- Exercise
Gather every line in the material below that contains the word "farther". Case counts, so match capital and lowercase letters exactly.

- Material shown
----
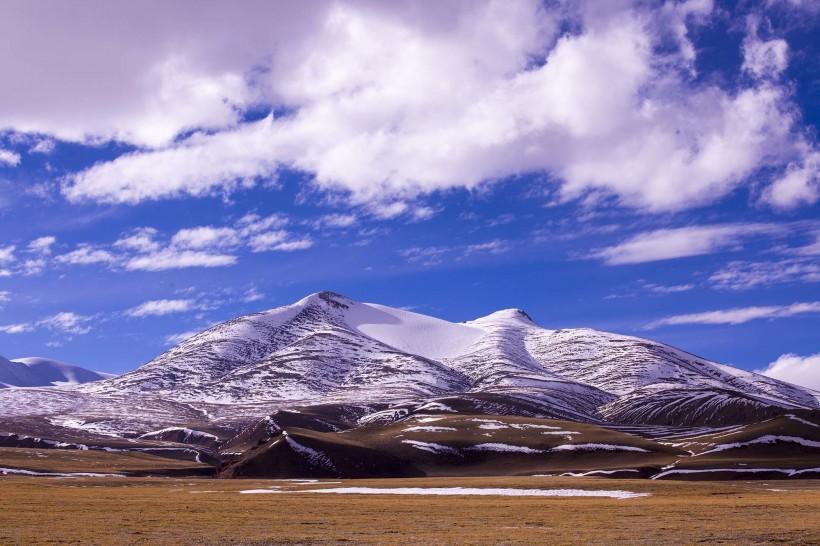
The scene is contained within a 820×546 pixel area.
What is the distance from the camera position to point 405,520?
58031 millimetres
----
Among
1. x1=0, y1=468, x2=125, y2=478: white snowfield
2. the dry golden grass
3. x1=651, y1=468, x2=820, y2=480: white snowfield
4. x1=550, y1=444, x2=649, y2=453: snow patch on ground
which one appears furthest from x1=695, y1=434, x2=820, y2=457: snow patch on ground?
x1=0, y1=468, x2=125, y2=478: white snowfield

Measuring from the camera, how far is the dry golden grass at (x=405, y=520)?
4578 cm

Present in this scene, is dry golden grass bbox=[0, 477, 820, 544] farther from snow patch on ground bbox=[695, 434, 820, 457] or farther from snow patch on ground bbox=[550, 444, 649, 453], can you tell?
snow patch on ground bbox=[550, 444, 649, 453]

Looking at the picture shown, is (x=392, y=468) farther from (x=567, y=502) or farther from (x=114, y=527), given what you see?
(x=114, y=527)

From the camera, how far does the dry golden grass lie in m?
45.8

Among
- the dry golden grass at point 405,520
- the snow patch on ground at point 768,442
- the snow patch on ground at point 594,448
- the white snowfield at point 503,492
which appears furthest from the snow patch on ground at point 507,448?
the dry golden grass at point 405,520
----
- Exercise output
Present in this scene, is dry golden grass bbox=[0, 477, 820, 544] farther from snow patch on ground bbox=[695, 434, 820, 457] or farther from snow patch on ground bbox=[550, 444, 649, 453], can you tell?
Looking at the picture shown, is (x=392, y=468) farther from (x=567, y=502) or farther from (x=114, y=527), given what you see?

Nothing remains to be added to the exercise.